Following John Brown's Raid on Harpers Ferry in 1859, seven of the raiders escaped from their Kennedy Farm headquarters to Pennsylvania by following Elk ridge and South Mountain north. The escapees traveled by night and spent the days in cold camps among the densest thickets they could find along the remote ridge top. They finally left the mountain near today's Caledonia State Park between Chambersburg and Gettysburg, Pennsylvania.

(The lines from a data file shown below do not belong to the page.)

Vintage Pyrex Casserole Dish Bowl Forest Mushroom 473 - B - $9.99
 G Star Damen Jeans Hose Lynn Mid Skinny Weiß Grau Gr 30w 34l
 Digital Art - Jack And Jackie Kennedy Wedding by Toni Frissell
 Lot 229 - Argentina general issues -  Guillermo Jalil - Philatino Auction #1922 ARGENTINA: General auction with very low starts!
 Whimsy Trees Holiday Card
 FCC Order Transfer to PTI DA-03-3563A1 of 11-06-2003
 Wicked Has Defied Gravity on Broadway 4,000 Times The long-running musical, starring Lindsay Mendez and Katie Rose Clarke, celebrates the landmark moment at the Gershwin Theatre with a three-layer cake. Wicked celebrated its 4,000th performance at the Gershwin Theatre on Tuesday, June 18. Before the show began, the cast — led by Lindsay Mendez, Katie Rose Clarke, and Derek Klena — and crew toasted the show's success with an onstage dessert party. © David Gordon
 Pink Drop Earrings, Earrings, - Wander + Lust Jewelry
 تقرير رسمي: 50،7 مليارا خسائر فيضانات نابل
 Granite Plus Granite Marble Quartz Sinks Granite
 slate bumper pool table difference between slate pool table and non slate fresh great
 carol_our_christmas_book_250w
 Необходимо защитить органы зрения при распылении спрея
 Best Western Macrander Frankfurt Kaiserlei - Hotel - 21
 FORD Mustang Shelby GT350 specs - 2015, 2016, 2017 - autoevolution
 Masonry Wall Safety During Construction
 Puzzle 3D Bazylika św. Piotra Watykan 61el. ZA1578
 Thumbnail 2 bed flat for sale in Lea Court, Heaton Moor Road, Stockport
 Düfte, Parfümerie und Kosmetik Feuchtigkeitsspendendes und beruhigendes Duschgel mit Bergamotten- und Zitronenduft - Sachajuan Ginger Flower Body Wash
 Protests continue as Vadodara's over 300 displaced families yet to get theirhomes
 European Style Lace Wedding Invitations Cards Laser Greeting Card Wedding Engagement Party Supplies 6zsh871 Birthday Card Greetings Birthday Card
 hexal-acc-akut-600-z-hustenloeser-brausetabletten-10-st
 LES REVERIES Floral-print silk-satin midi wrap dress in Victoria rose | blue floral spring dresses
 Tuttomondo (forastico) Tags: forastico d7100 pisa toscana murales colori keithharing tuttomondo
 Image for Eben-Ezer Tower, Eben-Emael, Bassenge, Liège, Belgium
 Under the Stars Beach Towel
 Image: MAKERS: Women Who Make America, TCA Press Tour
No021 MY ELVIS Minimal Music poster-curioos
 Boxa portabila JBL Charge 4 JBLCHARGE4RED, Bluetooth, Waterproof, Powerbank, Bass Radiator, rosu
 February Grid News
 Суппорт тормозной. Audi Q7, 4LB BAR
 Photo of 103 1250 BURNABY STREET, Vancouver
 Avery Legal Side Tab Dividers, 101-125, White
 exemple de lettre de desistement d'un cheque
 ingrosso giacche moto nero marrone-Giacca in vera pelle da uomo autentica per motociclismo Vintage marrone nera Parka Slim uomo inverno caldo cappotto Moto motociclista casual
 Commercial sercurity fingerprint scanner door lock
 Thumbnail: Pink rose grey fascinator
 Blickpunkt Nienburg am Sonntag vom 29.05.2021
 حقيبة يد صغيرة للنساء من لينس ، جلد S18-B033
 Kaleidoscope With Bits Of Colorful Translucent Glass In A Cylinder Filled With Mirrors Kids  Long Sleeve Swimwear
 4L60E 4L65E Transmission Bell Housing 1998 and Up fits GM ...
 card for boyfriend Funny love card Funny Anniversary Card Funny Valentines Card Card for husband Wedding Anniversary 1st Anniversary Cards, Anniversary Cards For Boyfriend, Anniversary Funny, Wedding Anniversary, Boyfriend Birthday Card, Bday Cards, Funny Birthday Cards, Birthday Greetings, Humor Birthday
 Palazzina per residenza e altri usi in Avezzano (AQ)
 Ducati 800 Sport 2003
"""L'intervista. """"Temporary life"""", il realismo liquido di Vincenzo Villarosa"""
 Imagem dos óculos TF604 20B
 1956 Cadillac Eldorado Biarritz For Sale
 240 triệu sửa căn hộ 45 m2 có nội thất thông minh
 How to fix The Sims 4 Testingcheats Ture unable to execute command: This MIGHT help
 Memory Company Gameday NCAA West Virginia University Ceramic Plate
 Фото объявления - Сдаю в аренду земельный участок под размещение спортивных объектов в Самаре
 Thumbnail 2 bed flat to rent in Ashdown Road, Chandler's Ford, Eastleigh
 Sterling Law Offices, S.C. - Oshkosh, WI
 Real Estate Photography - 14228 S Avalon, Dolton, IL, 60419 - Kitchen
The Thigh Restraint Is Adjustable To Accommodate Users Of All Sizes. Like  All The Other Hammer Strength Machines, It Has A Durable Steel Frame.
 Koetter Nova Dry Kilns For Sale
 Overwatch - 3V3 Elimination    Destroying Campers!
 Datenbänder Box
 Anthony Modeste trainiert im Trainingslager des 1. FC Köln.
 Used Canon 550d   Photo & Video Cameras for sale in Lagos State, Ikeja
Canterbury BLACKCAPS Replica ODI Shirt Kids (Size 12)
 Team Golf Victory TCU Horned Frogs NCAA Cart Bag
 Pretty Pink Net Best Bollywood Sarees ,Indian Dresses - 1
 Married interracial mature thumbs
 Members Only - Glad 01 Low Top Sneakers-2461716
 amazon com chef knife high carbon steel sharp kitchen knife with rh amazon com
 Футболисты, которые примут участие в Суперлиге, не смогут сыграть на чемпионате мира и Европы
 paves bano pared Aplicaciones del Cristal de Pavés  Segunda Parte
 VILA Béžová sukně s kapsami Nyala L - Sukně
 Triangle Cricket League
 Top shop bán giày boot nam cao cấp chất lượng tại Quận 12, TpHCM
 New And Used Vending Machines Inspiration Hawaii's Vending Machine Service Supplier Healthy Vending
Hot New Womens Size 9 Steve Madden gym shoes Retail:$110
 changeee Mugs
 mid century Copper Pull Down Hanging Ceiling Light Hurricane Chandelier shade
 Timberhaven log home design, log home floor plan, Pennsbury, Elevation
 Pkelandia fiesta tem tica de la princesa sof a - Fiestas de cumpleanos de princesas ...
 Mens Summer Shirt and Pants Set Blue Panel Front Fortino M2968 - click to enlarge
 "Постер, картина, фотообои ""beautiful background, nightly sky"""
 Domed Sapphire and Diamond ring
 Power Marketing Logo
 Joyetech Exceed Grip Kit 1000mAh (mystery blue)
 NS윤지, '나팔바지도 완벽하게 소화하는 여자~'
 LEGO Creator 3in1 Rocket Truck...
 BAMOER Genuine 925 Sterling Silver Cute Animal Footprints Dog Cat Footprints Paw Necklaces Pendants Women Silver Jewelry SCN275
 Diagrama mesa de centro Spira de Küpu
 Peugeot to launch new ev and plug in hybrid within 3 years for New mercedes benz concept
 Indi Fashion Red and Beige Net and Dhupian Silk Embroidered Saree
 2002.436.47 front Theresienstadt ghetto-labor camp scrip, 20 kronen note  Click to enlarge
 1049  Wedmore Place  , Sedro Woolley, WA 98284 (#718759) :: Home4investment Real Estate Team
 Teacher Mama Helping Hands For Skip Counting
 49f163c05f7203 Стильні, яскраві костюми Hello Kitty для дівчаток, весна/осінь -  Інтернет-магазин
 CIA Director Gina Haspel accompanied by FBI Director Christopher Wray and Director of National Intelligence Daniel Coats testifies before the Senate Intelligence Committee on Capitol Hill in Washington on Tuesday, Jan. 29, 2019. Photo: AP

The Battle of South Mountain was fought on the mountain at Crampton's, Fox's, and Turner's gaps during Robert E. Lee's invasion of Maryland in the Civil War in 1862. In 1863, military engagements on the mountain range during Lee's invasion of Pennsylvania included the Fight at Monterey Pass near the Mason–Dixon line.